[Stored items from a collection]
>>>
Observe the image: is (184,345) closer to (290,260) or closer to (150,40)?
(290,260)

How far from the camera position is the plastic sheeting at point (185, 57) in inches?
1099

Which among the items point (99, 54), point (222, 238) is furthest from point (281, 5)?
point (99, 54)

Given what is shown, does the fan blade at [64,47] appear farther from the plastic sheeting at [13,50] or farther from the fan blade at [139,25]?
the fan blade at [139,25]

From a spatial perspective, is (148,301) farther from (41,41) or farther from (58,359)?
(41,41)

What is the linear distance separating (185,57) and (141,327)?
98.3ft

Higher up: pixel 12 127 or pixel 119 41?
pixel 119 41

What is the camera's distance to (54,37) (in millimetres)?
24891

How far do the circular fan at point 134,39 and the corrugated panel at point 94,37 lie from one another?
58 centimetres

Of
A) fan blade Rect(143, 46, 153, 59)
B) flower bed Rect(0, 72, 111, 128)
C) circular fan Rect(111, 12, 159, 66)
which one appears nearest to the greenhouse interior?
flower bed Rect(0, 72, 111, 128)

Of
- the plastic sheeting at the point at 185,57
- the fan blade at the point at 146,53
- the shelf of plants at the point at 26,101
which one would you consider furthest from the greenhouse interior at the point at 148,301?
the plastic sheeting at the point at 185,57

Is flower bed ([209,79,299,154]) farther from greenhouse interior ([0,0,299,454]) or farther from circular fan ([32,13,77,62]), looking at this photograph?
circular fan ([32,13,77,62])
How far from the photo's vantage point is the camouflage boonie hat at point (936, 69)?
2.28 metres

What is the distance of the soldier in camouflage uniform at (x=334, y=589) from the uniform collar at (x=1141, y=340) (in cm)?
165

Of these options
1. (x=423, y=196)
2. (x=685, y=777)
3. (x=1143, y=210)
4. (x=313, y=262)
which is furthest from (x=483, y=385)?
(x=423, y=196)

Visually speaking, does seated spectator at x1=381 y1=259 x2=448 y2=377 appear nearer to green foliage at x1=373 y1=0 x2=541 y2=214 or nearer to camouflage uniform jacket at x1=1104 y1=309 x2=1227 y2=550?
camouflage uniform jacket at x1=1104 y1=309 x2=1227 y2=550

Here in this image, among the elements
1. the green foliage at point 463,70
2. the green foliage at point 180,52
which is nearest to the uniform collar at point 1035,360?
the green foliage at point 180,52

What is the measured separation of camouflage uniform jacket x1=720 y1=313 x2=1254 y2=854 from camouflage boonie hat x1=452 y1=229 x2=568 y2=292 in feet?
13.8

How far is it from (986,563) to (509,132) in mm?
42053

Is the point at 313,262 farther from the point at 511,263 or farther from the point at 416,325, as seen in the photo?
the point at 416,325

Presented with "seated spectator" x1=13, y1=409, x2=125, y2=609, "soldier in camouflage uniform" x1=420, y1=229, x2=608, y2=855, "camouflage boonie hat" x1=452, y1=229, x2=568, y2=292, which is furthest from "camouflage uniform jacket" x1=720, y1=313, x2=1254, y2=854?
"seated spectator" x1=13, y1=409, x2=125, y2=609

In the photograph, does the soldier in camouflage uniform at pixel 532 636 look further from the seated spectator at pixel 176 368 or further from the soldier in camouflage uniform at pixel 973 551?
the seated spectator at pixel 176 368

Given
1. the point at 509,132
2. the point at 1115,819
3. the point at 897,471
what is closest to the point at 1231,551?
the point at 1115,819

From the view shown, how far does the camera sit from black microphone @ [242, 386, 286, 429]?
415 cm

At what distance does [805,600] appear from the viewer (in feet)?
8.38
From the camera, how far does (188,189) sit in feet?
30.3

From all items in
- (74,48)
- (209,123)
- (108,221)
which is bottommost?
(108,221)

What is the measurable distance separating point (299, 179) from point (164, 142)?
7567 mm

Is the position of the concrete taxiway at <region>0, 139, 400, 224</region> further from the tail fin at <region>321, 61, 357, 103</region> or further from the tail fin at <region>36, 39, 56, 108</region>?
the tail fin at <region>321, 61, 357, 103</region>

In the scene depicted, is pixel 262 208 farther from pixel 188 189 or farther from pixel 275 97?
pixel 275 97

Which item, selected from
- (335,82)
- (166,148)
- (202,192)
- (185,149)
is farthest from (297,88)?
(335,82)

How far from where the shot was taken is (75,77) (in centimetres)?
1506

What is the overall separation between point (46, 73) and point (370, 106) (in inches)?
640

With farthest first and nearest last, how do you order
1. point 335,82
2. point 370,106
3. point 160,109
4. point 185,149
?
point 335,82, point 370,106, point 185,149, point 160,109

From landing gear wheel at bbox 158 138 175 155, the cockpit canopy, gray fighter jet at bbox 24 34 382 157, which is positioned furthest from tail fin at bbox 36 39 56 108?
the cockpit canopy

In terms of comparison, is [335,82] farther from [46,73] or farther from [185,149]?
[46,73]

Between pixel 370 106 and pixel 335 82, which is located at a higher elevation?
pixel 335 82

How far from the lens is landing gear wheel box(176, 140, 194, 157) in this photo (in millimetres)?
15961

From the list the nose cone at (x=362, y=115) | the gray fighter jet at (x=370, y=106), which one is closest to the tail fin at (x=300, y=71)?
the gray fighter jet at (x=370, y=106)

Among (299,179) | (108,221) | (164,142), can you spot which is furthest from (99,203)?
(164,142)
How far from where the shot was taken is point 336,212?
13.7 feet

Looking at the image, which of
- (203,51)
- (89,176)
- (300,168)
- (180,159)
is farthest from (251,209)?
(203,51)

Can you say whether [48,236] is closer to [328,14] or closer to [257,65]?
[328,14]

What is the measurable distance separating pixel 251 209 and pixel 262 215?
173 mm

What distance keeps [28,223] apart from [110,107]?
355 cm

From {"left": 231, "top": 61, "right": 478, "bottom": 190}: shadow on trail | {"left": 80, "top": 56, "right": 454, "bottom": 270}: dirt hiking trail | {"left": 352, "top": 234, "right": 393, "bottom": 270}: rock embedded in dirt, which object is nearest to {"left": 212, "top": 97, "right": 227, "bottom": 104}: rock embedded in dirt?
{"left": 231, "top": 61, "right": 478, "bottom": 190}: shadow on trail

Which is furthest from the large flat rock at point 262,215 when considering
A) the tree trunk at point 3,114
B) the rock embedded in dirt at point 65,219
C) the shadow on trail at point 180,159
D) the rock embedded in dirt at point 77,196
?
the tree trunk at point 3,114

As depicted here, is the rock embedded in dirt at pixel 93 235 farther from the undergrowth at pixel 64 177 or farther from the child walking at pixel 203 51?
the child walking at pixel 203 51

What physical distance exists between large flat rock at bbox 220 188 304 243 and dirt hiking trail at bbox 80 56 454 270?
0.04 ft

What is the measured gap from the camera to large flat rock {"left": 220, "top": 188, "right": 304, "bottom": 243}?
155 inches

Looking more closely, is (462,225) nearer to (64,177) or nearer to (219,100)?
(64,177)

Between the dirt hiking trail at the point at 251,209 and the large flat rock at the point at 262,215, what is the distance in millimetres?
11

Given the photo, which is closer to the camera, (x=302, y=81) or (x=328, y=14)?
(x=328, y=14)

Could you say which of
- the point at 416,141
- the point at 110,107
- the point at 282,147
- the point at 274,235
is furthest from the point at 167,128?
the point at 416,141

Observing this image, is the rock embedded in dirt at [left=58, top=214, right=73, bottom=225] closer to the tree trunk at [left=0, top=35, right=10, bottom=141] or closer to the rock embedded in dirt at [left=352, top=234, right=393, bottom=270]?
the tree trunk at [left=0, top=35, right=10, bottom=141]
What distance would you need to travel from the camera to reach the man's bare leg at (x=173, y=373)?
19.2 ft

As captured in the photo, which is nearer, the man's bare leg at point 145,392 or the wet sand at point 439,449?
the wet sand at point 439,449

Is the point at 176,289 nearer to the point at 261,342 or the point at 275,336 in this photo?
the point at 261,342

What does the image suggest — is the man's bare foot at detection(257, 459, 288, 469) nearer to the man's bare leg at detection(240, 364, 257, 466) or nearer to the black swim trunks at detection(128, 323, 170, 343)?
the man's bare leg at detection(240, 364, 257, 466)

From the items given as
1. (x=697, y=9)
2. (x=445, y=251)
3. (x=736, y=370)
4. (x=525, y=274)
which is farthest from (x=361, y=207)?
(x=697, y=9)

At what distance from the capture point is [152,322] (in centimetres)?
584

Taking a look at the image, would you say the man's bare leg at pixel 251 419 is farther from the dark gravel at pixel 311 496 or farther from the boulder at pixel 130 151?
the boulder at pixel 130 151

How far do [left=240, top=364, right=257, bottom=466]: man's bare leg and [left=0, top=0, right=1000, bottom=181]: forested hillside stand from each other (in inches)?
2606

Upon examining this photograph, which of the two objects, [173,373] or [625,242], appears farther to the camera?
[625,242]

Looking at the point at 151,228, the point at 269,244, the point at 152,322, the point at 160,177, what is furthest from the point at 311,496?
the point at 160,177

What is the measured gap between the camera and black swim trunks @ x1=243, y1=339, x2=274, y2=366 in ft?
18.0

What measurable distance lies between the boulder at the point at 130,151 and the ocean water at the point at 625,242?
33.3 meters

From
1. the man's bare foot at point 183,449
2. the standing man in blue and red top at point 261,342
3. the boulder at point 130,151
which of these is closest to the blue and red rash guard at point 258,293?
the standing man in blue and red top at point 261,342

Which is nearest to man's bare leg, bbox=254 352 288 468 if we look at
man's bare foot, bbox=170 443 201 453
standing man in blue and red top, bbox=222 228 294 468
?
<<<
Aim:
Change "blue and red top" to "blue and red shirt" in everything from the line containing "Which is nearest to man's" down to the end of the data, and write those lines out again with nothing else altered.

Full response:
Which is nearest to man's bare leg, bbox=254 352 288 468 if we look at
man's bare foot, bbox=170 443 201 453
standing man in blue and red shirt, bbox=222 228 294 468
?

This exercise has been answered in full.